La phase 2, ou phase de résistance/vigilance, est censée permettre au corps de s'adapter à la situation à laquelle il vient d'être confronté. L'organisme agit comme si sa survie même était menacée. Cette phase se prolonge aussi longtemps qu'une action ou une réaction sont jugées nécessaires (une appréciation qui dépend largement de facteurs psychologiques).
Au cours de la phase 2, l'organisme se met «dans le rouge». La sécrétion de corticotrophine (ACTH) par la glande pituitaire augmente, ce qui déclenche la sécrétion par les glandes surrénales de corticostéroïdes comme le cortisol. D'autres hormones, telles l'hormone de croissance (hGH) ou les hormones thyroïdiennes voient aussi leur production s'élever.

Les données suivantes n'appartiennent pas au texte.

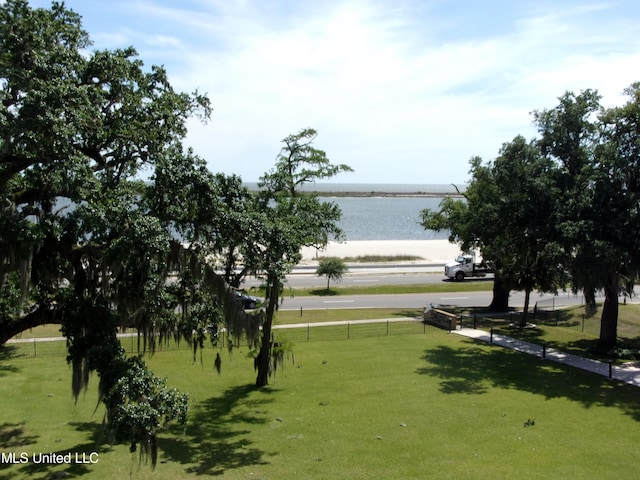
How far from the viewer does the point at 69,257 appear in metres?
11.1

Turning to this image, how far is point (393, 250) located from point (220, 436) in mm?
61983

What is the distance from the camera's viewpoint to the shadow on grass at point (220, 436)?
13023 millimetres

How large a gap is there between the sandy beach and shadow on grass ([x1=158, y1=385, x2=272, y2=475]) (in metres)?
45.6

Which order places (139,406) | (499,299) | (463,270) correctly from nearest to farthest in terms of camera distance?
(139,406)
(499,299)
(463,270)

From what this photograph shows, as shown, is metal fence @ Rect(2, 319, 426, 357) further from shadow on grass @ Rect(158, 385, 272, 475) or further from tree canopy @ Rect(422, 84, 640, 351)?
tree canopy @ Rect(422, 84, 640, 351)

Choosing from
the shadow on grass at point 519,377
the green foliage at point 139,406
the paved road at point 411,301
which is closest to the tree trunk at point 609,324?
the shadow on grass at point 519,377

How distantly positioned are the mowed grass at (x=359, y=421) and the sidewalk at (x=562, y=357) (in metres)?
0.92

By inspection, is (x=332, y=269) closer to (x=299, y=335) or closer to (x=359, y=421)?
(x=299, y=335)

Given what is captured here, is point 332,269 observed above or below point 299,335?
above

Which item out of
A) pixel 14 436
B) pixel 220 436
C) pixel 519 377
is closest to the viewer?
pixel 14 436

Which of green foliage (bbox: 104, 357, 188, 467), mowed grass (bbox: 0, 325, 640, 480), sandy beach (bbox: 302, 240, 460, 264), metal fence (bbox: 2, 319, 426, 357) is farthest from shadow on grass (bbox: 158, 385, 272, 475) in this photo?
sandy beach (bbox: 302, 240, 460, 264)

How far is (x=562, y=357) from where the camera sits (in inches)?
936

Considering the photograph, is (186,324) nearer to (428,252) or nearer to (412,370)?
(412,370)

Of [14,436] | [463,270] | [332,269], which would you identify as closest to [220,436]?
[14,436]
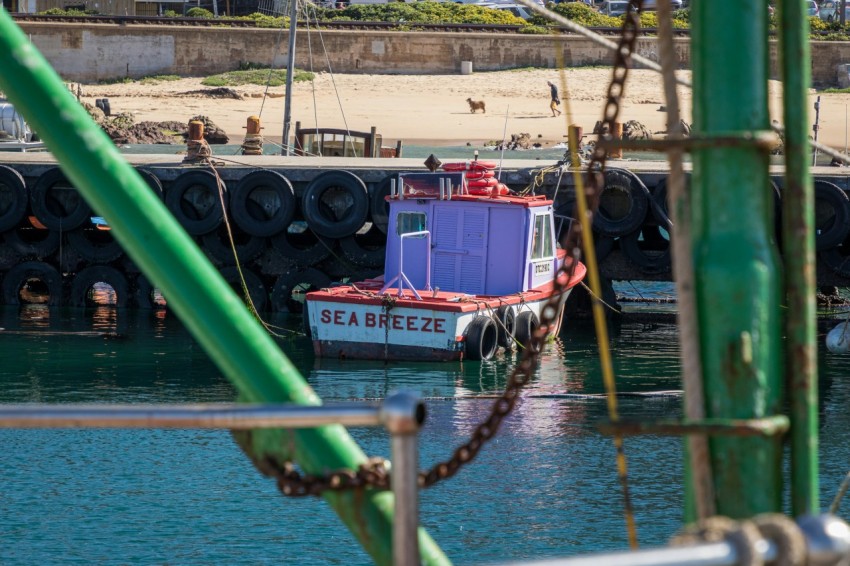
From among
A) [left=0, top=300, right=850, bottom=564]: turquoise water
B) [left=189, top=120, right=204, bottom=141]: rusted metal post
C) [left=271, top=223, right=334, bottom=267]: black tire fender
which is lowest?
[left=0, top=300, right=850, bottom=564]: turquoise water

Il s'ensuit une cascade de réactions physiologiques. Le système cardiovasculaire est sévèrement mis à contribution : la tension artérielle grimpe, le sang quitte les régions périphériques pour affluer vers les organes essentiels, cœur, poumons et foie (c'est la raison pour laquelle la peau devient pâle après un choc physique ou émotionnel). Le sang quitte aussi certaines régions du cerveau, ce qui affecte la capacité de jugement et de concentration. Le foie maintient un niveau élevé de sucre sanguin en pompant littéralement sur les protéines des tissus musculaires et osseux. La production d'hormones sexuelles comme la testostérone est réprimée. Le système immunitaire est déprimé par la sécrétion de cortisol, ce qui rend l'organisme moins résistant aux infections.
Pour cette raison, c'est bien au cours de la phase 2 que nous sommes les plus vulnérables. Malheureusement, nombreux sont ceux qui restent dans cette phase de résistance bien après que le challenge auquel ils étaient confrontés fut passé. Les chefs d'entreprise, les policiers, les pilotes de ligne sont coutumiers des séjours prolongés en phase 2. Incapables de se relaxer, certains sont en permanence sur la brèche, qu'ils le veulent ou non.
Relâchement en phase 3
La phase 3 commence au moment où vous avez le sentiment que la situation stressante a disparu. Le corps saisit cette opportunité pour se détendre et récupérer. Les sécrétions hormonales diminuent, le sang reflue vers la périphérie, le système digestif et le cerveau. C'est typiquement le relâchement que l'on ressent après avoir fait l'amour, l'acte sexuel étant lui aussi stressant. De longs séjours en phase 2 nécessitent de longues périodes de récupération.